A new way to kill some old friends.
Game Revolution is notorious for being tough on games. We consistently grade hyped-up titles lower than our occasionally na've counterparts. It might not help ad sales, but we'd rather be right than wrong.
So when I had already heard some bad stuff about Resident Evil: Dead Aim and saw some of the low scores from other reviewers, I prepared to take aim myself and blast a few new holes in the CD.
But I'm not going to, because I like it and I think my fellow zombies are going like it, too.
RE: Dead Aim breaks free from the arcade-style shooter standard and does some terrific new things. It doesn't hit the bullseye, but I love the direction Capcom is aiming because gun games have been stuck in a rut since Duck Hunt.
Hell, the latest next-gen version of House of the Dead III still has "Insert Coin(s)" flashing at the bottom of the machine. I had to learn the hard way that your Xbox warrantee will not cover shoving $3.75 in quarters into your console.
First and foremost, Resident Evil: Dead Aim is not really a gun game in the traditional sense. You spend more time using other controls than you do aiming your light gun. You simply cannot shoot everything you see because you don't have enough ammo. You have to explore, find pesky keys, get lost, and run away from zombies.
A gun game where you run away from things? Yep. Resident Evil: Dead Aim is really the latest installment in the Resident Evil Survivor series. You just happen to use your light gun to shoot rather than your controller. I think this is a terrific innovation, really bringing you into the game like no other RE title.

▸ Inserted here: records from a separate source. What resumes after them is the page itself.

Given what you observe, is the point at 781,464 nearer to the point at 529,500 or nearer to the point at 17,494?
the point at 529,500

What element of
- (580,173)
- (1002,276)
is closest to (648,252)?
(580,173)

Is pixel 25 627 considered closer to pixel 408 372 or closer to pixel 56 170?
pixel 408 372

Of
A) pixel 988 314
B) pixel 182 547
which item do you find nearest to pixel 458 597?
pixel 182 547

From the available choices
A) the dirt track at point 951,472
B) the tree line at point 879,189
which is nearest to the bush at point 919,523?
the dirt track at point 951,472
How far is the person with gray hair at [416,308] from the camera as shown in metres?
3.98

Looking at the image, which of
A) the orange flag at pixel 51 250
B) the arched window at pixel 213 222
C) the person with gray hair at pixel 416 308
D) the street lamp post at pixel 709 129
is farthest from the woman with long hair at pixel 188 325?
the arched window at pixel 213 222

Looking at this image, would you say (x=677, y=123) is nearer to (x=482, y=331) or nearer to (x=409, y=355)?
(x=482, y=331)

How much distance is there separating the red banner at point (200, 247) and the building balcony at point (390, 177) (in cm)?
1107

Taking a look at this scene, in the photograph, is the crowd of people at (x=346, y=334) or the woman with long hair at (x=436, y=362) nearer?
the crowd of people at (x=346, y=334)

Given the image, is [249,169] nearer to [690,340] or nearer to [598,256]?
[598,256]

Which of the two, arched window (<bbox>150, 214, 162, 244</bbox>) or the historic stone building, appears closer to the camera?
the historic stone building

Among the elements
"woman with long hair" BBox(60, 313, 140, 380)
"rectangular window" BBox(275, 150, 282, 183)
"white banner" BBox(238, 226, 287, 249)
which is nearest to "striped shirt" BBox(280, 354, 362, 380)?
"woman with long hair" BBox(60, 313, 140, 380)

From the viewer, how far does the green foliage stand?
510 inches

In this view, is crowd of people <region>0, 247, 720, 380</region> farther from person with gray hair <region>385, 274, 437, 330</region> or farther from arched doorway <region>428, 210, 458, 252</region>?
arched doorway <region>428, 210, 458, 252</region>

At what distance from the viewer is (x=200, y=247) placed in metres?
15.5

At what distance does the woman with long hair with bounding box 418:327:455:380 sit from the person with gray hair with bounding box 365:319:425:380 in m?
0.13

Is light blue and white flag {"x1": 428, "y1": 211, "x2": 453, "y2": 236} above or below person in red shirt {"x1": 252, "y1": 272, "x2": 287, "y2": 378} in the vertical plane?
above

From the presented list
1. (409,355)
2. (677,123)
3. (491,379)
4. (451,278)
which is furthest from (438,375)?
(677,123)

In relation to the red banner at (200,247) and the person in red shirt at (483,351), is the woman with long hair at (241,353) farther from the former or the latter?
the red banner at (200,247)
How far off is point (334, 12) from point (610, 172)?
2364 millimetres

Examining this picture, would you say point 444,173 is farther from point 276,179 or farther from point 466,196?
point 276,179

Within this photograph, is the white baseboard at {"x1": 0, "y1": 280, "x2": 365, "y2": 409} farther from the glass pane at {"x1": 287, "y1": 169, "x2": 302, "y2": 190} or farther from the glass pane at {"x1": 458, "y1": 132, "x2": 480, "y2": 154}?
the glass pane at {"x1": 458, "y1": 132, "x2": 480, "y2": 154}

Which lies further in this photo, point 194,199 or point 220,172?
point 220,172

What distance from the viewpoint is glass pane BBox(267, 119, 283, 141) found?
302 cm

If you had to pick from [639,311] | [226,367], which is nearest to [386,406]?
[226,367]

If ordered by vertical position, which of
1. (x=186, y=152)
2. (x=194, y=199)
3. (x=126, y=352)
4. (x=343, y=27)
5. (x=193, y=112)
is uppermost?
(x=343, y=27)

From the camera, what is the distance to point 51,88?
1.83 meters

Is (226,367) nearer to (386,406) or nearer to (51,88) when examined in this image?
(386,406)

Speaking of you, this time you get to be Bruce MacGavin, who appears to be some sort of rogue cop or possibly a government agent. Resident Evil plots never make too much sense, what with their underwater airports and all, but this one might be the most poorly explained yet, literally dropping you into the middle of the action already in progress. You will also run across and play as Fong Ling, a Chinese agent who, according to her bio, tracked down and captured her own brother to be executed by the Chinese government for promoting democracy. Thanks, sis.
You will eventually figure out that ex-Umbrella employee Morpheus Duvall has made off with the T-virus. He and his followers have taken over a cruise ship owned by the Umbrella Corp and plan to sell the biological terror to the highest bidder. Meanwhile, they have turned the ship into to greatest cruise ship of all time, full of fun-loving, shuffleboard-playing zombies. Carnival Cruises just can't compete with forward thinking like this.
The ship looks good, too, with some nice textures and great looking shipboard cabins, halls, lounges, and everything else you'd expect on a luxury liner. Our zombie friends are a little square around the edges, as are the main characters, and there are a few clipping errors, but the game keeps up a smooth framerate and overall looks pretty good.
The sound is well done, with ship noises, zombies groaning for brains, satisfying gunfire and eerie music. The voice acting is a little better than the zombie game standard, even if the dialogue isn't.
The gameplay itself is straight out of classic Resident Evil. You control your character in the third-person with the camera locked fairly solidly behind you. While you run around desperately trying to figure out where the zombies stashed the "Hex Key" (Note: Not a real item, so don't e-mail me), you spend as much time avoiding the undead as shooting them.
And when you want to shoot at them, you just pull the trigger, instantly zooming the game into a first-person view of the action. Then you just aim the gun and shoot. Aiming is important, because you don't have unlimited ammo and good hits (ie. head shots) are key. There are even a number of different satisfying weapons to find. It's simple, elegant, and really makes you feel like those zombies are coming at you.
Unfortunately, when you're not shooting, the controls are not so elegant or simple. The game supports about a million control schemes, including the option to play with a mouse, but I found it best to play with just the PS2 GunCon. Whatever you do, don't play Dead Aim without a light gun. It uses every button on the gun, although some of the button-mapping is awkward. For instance, you can't look up or down.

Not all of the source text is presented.